Put these lines into a numbered list, skipping any blank lines and leaving out the pictures.

Spatial question lines

====

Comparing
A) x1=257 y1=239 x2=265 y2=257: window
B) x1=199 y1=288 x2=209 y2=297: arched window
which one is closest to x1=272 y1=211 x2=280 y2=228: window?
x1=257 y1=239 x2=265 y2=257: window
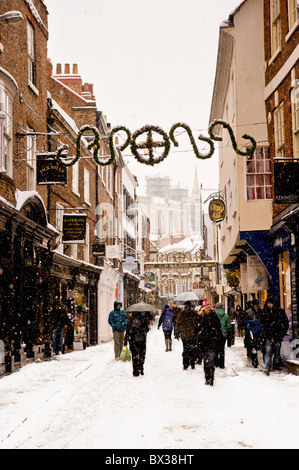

====

▶ _Full response_
1. Comparing
2. A) x1=257 y1=239 x2=265 y2=257: window
3. B) x1=199 y1=288 x2=209 y2=297: arched window
4. which one is closest to x1=272 y1=211 x2=280 y2=228: window?
5. x1=257 y1=239 x2=265 y2=257: window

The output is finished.